Your goal: Your task is to copy the listing exactly. Drop any pictures from the copy.

START Study material

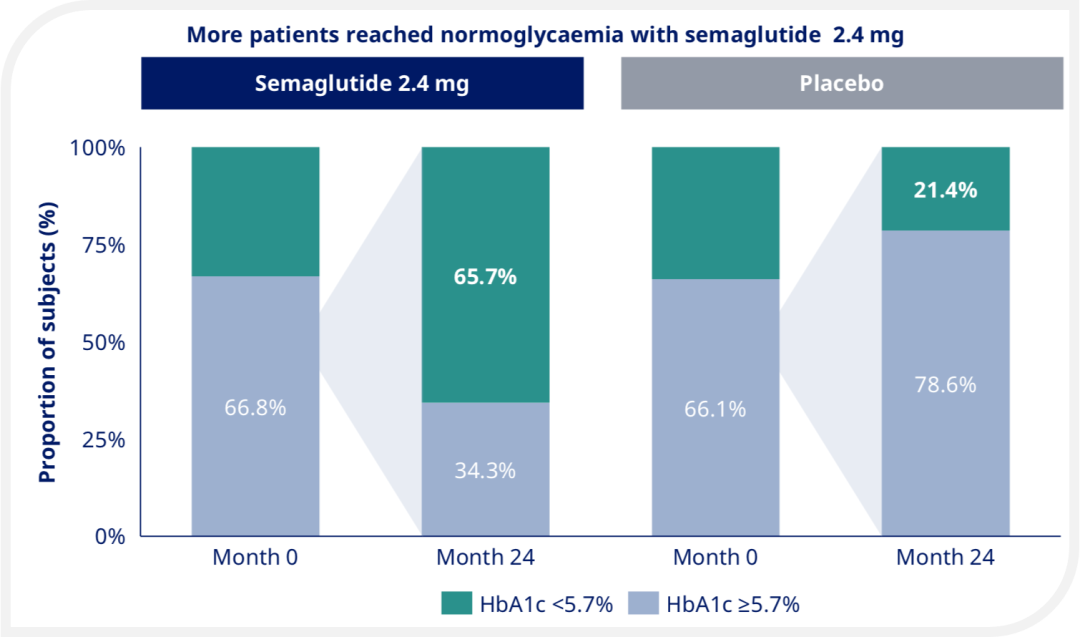 More patients reached normoglycaemia with semaglutide 2.4 mg

Semaglutide 2.4 mg

Placebo

Proportion of subjects (%)

100%
75%
50%
25%
0%

66.8%

65.7%

34.3%

66.1%

21.4%

78.6%

Month 0
Month 24
Month 0
Month 24

HbA1c <5.7%
HbA1c ≥5.7%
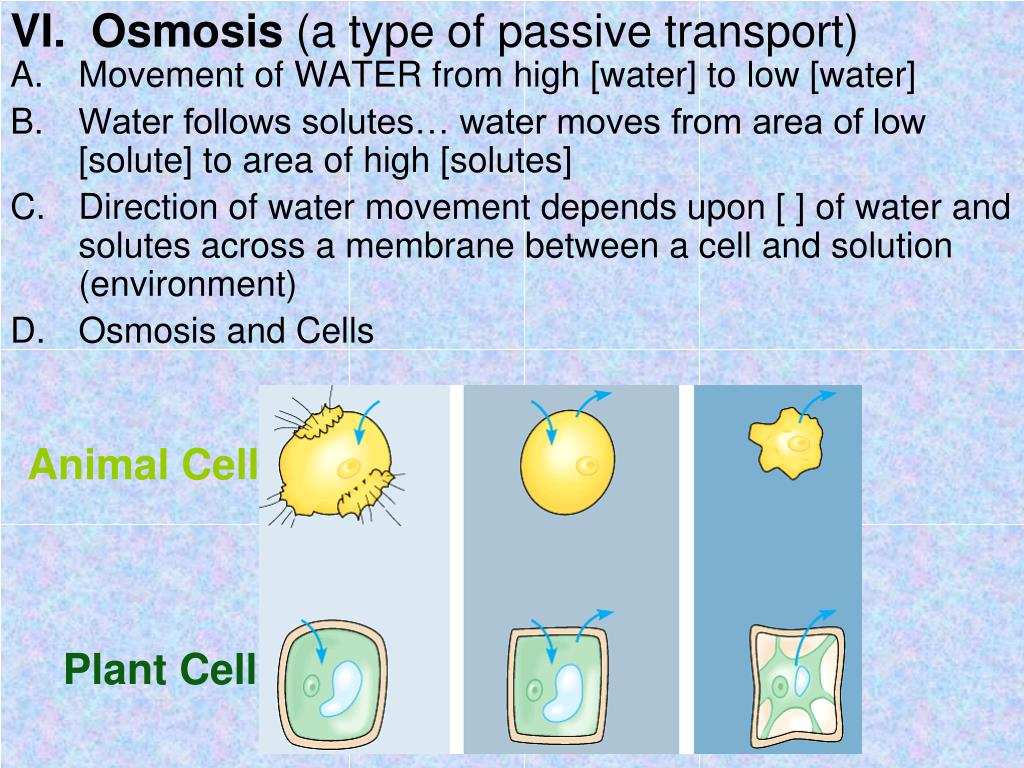 VI. Osmosis (a type of passive transport)

A. Movement of WATER from high [water] to low [water]

B. Water follows solutes… water moves from area of low [solute] to area of high [solutes]

C. Direction of water movement depends upon [ ] of water and solutes across a membrane between a cell and solution (environment)

D. Osmosis and Cells

Animal Cell

Plant Cell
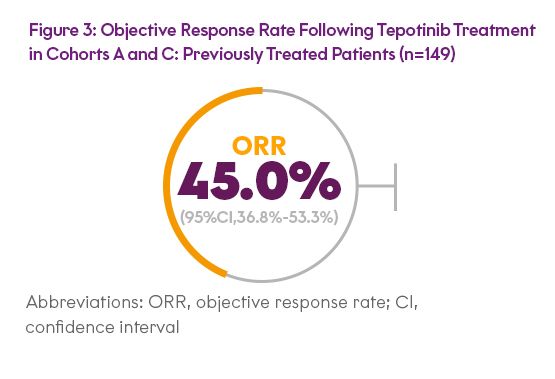 Figure 3: Objective Response Rate Following Tepotinib Treatment in Cohorts A and C: Previously Treated Patients (n=149)

ORR
45.0%
(95%CI,36.8%-53.3%)

Abbreviations: ORR, objective response rate; CI, confidence interval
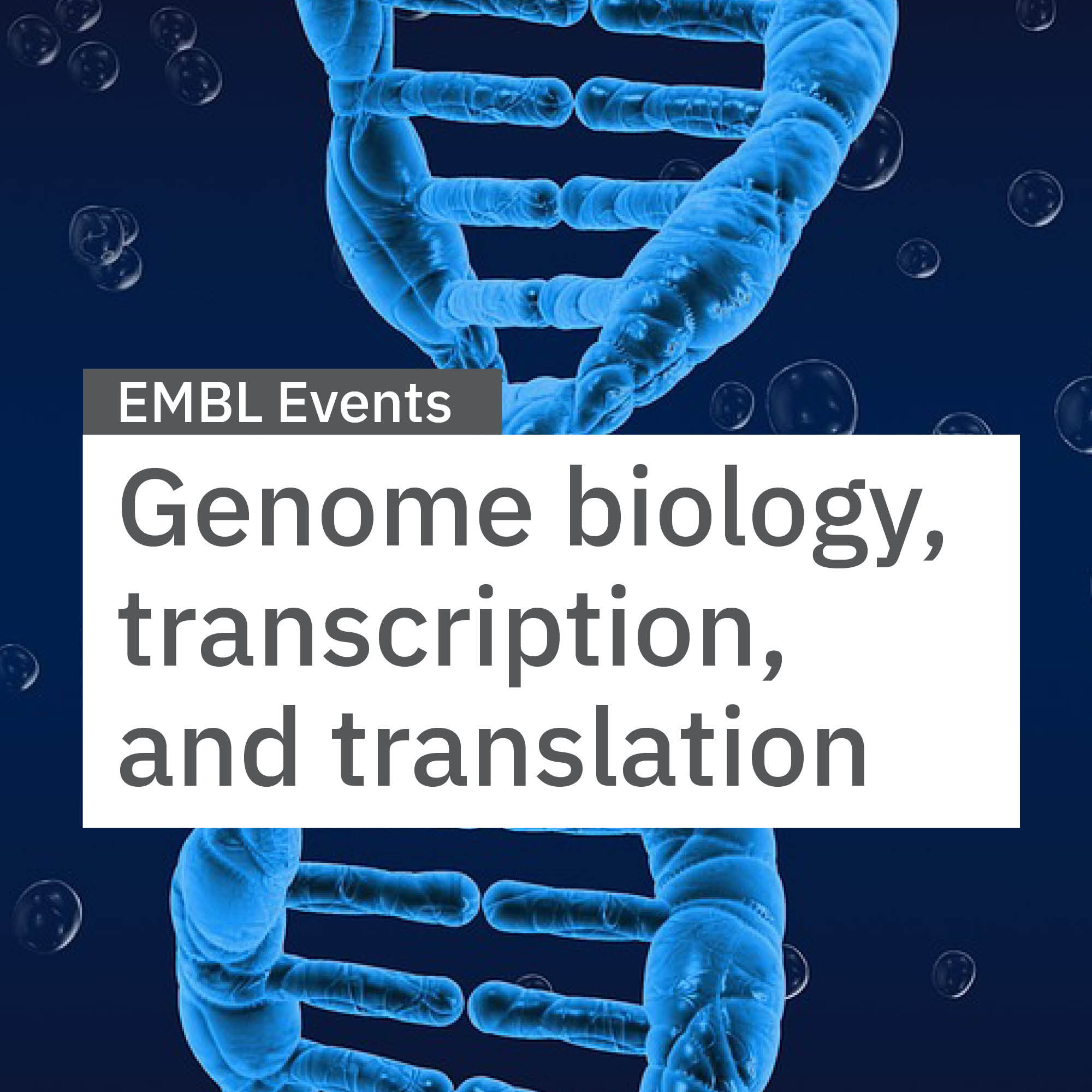 EMBL Events

Genome biology, transcription, and translation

END Study material

Answer below:
 More patients reached normoglycaemia with semaglutide 2.4 mg

Semaglutide 2.4 mg

Placebo

Proportion of subjects (%)

100%
75%
50%
25%
0%

66.8%

65.7%

34.3%

66.1%

21.4%

78.6%

Month 0
Month 24
Month 0
Month 24

HbA1c <5.7%
HbA1c ≥5.7%
 VI. Osmosis (a type of passive transport)

A. Movement of WATER from high [water] to low [water]

B. Water follows solutes… water moves from area of low [solute] to area of high [solutes]

C. Direction of water movement depends upon [ ] of water and solutes across a membrane between a cell and solution (environment)

D. Osmosis and Cells

Animal Cell

Plant Cell
 Figure 3: Objective Response Rate Following Tepotinib Treatment in Cohorts A and C: Previously Treated Patients (n=149)

ORR
45.0%
(95%CI,36.8%-53.3%)

Abbreviations: ORR, objective response rate; CI, confidence interval
 EMBL Events

Genome biology, transcription, and translation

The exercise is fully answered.